However, in the last decade pangolins worldwide have come under terrible new pressure from an exploding illegal demand driven almost exclusively from newly affluent consumers in China and Vietnam, who value their meat as a “luxury” product and their scales for cure-all medicines.
It is estimated that more than a million pangolins have been killed in the last 10 years for the illegal trade. As demand in China soars, all four Asian species of pangolin have been declared endangered or critically endangered, with many species now teetering on the brink of extinction. As pangolins go locally extinct in Asia, the trade has shifted increasingly to Africa.
Paradoxically, the rarer pangolins become the more their value soars on the international black market, prompting smugglers of elephant ivory and rhino horn to increasingly view pangolin scales as an attractive new commodity.

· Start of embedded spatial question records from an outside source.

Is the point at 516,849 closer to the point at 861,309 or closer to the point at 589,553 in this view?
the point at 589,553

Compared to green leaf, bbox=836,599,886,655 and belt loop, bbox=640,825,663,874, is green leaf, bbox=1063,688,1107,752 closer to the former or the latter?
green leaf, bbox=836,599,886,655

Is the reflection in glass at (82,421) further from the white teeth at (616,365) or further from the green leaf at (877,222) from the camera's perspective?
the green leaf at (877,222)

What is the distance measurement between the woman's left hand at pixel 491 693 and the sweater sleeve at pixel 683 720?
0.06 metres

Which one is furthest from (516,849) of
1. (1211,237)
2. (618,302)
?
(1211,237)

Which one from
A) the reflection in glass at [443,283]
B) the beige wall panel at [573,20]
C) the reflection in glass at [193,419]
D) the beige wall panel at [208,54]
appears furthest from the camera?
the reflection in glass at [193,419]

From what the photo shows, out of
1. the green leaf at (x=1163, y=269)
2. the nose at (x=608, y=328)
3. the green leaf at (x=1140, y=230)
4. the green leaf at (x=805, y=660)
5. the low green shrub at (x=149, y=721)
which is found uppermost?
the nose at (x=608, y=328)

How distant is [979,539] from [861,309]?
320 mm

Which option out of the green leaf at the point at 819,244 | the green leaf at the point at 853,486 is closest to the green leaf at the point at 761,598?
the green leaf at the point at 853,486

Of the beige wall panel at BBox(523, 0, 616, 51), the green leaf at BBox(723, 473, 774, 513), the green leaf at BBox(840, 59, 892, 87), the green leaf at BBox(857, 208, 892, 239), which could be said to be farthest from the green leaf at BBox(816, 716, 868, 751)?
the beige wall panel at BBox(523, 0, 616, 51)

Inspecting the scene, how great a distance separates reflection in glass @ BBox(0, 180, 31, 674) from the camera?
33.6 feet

In an effort to raise awareness for the fifth annual World Pangolin Day, held on February 20th, the Environmental Investigation Agency (EIA) launched an interactive map to help track the massive scale of the pangolin trade. It shows records from 2000 and 2015, including details about where, when and how many pangolins were seized and poached. “The map is intended as a regularly updated resource for use by anybody working in pangolin conservation as well as for general interest,” the EIA noted in a statement.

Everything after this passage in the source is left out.